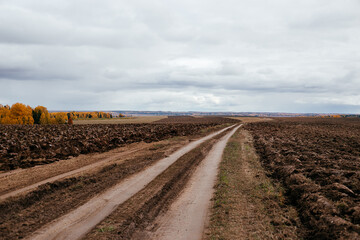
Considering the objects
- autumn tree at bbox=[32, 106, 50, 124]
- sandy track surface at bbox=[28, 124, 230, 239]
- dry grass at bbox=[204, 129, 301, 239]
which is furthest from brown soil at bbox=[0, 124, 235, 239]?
autumn tree at bbox=[32, 106, 50, 124]

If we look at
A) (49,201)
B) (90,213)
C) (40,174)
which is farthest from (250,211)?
(40,174)

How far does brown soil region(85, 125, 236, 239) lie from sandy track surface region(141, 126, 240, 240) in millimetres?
364

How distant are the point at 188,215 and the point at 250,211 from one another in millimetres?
2472

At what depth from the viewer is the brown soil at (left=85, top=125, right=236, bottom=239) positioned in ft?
23.7

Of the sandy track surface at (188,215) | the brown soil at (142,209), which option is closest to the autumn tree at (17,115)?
the brown soil at (142,209)

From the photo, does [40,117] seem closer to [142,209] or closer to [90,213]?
[90,213]

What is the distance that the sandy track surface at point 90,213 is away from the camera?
711 centimetres

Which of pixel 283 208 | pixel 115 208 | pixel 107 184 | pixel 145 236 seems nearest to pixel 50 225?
pixel 115 208

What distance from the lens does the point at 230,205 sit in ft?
31.4

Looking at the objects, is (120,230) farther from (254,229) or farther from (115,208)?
(254,229)

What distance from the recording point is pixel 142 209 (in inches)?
352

☆ ☆ ☆ ☆ ☆ ☆ ☆

_WHAT YOU WILL DO_
Copy out exactly the lines between the line with "How distant are" and the last line of the entries, counting both of those lines.

_RIGHT ANSWER_
How distant are the point at 188,215 and the point at 250,211 from one another in millimetres?
2472

At what depth from the viewer is the brown soil at (left=85, top=125, right=236, bottom=239) positioned in ft?
23.7

Of the sandy track surface at (188,215) | the brown soil at (142,209), which option is closest to the autumn tree at (17,115)?
the brown soil at (142,209)

From the photo, does [40,117] seem closer to [142,209] or closer to [90,213]?
[90,213]

What is the distance that the sandy track surface at point 90,213 is away from the camera?
711 centimetres

Which of pixel 283 208 | pixel 115 208 | pixel 107 184 | pixel 145 236 seems nearest to pixel 50 225?
pixel 115 208

What distance from the lens does the point at 230,205 sit in ft?
31.4

Looking at the objects, is (120,230) farther from (254,229) or farther from (115,208)?
(254,229)

What distance from the recording point is pixel 142 209 (in inches)?
352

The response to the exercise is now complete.